She smiled and departed, and I threw myself on the bed where I rested for a good hour.
As I was going home I met a carriage and four going at a great speed. A footman rode in front of the carriage, and within it I saw a young nobleman. My attention was arrested by the blue ribbon on his breast. I gazed at him, and he called out my name and had the carriage stopped. I was extremely surprised when I found it was Lord O’Callaghan, whom I had known at Paris at his mother’s, the Countess of Lismore, who was separated from her husband, and was the kept mistress of M. de St. Aubin, the unworthy successor of the good and virtuous Fenelon in the archbishopric of Cambrai. However, the archbishop owed his promotion to the fact that he was a bastard of the Duc d’Orleans, the French Regent.
Lord O’Callaghan was a fine-looking young man, with wit and talent, but the slave of his unbridled passions and of every species of vice. I knew that if he were lord in name he was not so in fortune, and I was astonished to see him driving such a handsome carriage, and still more so at his blue ribbon. In a few words he told me that he was going to dine with the Pretender, but that he would sup at home. He invited me to come to supper, and I accepted.
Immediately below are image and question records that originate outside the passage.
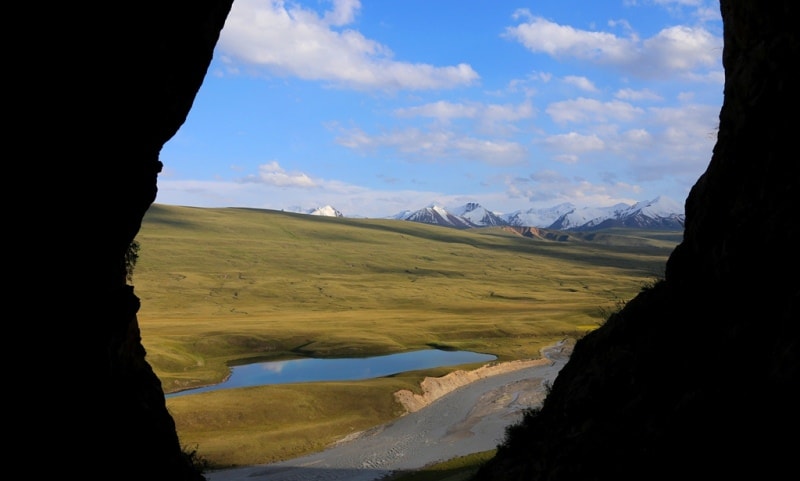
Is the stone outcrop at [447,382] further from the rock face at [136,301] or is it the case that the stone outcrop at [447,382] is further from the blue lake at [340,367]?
the rock face at [136,301]

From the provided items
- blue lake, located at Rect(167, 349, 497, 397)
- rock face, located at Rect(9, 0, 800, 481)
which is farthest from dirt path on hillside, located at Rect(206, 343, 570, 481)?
rock face, located at Rect(9, 0, 800, 481)

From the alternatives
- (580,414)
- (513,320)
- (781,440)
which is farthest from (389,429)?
(513,320)

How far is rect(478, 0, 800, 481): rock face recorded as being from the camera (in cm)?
1313

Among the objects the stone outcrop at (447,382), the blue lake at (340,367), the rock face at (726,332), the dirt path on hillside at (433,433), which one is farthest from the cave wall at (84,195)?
the blue lake at (340,367)

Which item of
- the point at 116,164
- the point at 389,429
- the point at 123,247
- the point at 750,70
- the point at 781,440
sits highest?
the point at 750,70

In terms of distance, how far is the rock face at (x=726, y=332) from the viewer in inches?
517

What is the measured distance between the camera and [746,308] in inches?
607

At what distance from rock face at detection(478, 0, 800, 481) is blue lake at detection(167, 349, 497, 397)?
276 ft

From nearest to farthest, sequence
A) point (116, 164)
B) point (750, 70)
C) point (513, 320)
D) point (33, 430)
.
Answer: point (33, 430)
point (750, 70)
point (116, 164)
point (513, 320)

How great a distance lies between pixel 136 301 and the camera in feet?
Result: 75.0

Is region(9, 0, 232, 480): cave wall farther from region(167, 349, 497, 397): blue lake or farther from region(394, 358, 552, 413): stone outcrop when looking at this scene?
region(167, 349, 497, 397): blue lake

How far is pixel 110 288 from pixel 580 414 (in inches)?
674

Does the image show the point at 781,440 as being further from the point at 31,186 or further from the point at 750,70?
the point at 31,186

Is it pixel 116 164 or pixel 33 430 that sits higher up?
pixel 116 164
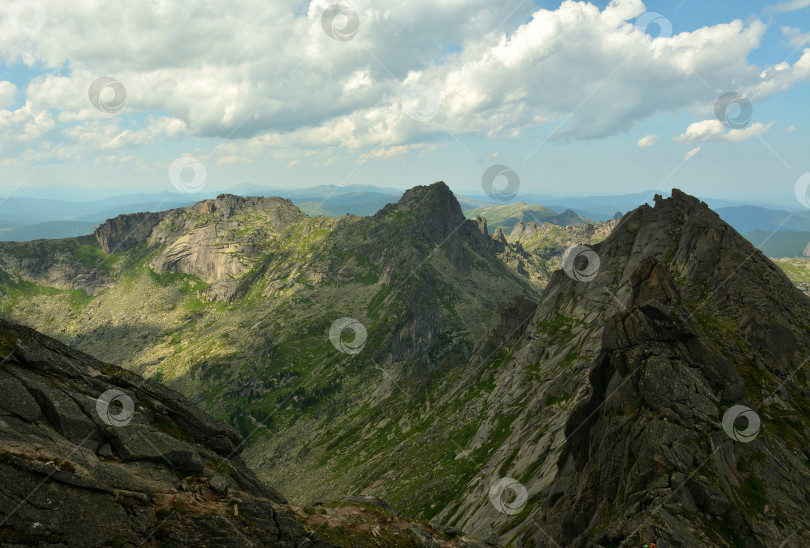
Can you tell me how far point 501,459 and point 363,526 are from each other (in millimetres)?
53681

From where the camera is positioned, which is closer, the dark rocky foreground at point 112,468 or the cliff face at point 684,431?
the dark rocky foreground at point 112,468

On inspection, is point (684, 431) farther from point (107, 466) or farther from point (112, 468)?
point (107, 466)

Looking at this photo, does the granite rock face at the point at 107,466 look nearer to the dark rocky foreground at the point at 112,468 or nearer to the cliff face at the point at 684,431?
the dark rocky foreground at the point at 112,468

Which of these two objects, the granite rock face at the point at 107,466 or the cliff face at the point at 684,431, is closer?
the granite rock face at the point at 107,466

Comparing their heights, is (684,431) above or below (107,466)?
above

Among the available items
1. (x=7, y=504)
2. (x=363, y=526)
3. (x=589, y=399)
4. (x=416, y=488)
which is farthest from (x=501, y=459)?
(x=7, y=504)

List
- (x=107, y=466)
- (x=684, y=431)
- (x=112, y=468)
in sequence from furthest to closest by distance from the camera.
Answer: (x=684, y=431) → (x=112, y=468) → (x=107, y=466)

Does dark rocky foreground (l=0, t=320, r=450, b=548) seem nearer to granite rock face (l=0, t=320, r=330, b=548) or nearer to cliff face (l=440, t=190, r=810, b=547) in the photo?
granite rock face (l=0, t=320, r=330, b=548)

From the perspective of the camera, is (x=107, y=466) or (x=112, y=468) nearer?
(x=107, y=466)

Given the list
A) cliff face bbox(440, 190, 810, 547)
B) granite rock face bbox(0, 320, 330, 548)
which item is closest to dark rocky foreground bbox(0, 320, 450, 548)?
granite rock face bbox(0, 320, 330, 548)

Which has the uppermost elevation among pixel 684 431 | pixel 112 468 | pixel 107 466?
pixel 684 431

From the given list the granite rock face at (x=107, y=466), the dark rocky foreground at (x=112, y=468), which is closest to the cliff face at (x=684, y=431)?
the dark rocky foreground at (x=112, y=468)

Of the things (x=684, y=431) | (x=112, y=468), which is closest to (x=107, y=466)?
(x=112, y=468)

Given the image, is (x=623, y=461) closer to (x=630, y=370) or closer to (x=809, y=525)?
(x=630, y=370)
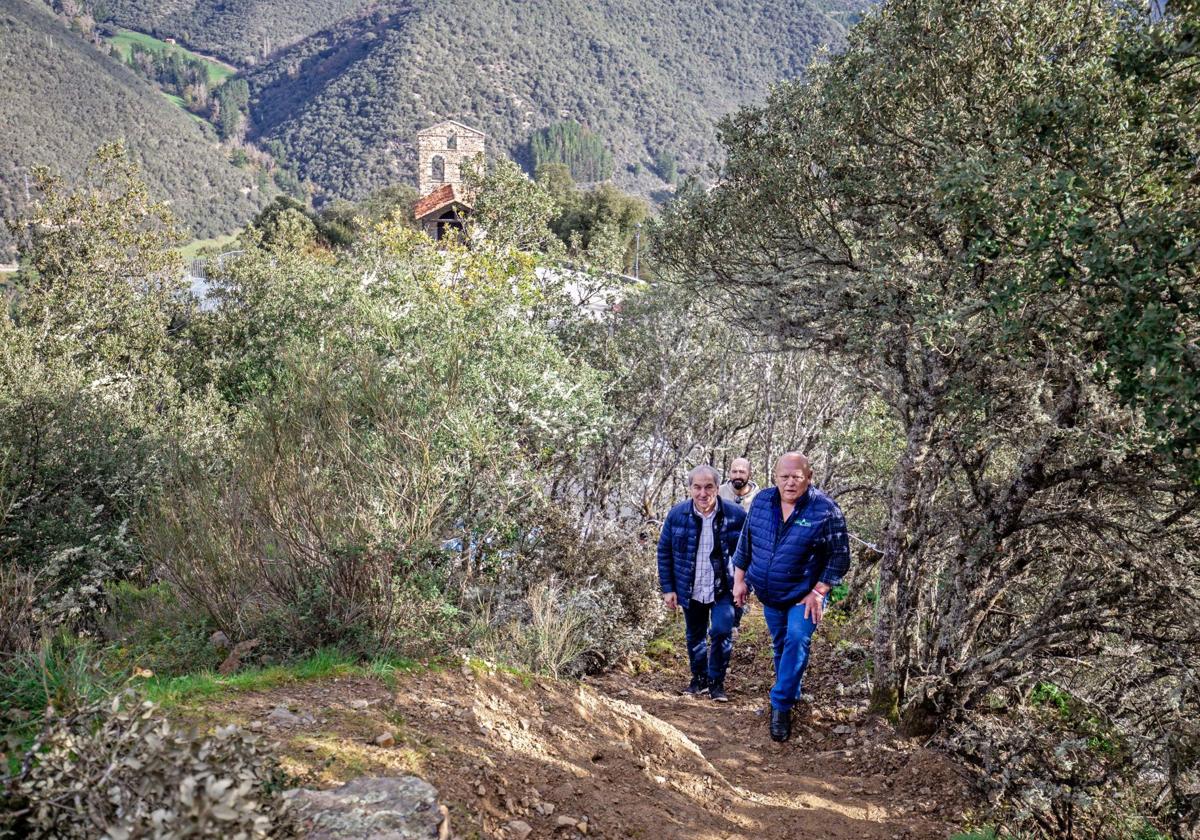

After dinner I took a short walk, and then went to enliven myself at the theatre, where I saw Momolo’s girls strutting about with Costa; afterwards I went to Lord O’Callaghan, and was pleasantly surprised to meet the poet Poinsinet. He was young, short, ugly, full of poetic fire, a wit, and dramatist. Five or six years later the poor fellow fell into the Guadalquivir and was drowned. He had gone to Madrid in the hope of making his fortune. As I had known him at Paris I addressed him as an old acquaintance.
“What are you doing at Rome? Where’s my Lord O’Callaghan?”
“He’s in the next room, but as his father is dead his title is now Earl of Lismore. You know he was an adherent of the Pretender’s. I left Paris with him, well enough pleased at being able to come to Rome without its costing me anything.”
“Then the earl is a rich man now?”
“Not exactly; but he will be, as he is his father’s heir, and the old earl left an immense fortune. It is true that it is all confiscated, but that is nothing, as his claims are irresistible.”
“In short, he is rich in claims and rich in the future; but how did he get himself made a knight of one of the French king’s orders?”
“You’re joking. That is the blue ribbon of the Order of St. Michael, of which the late Elector of Cologne was grand master. As you know, my lord plays exquisitely on the violin, and when he was at Bonn he played the Elector a concerto by Tartini. The prince could not find words in which to express the pleasure of my lord’s performance, and gave him the ribbon you have seen.”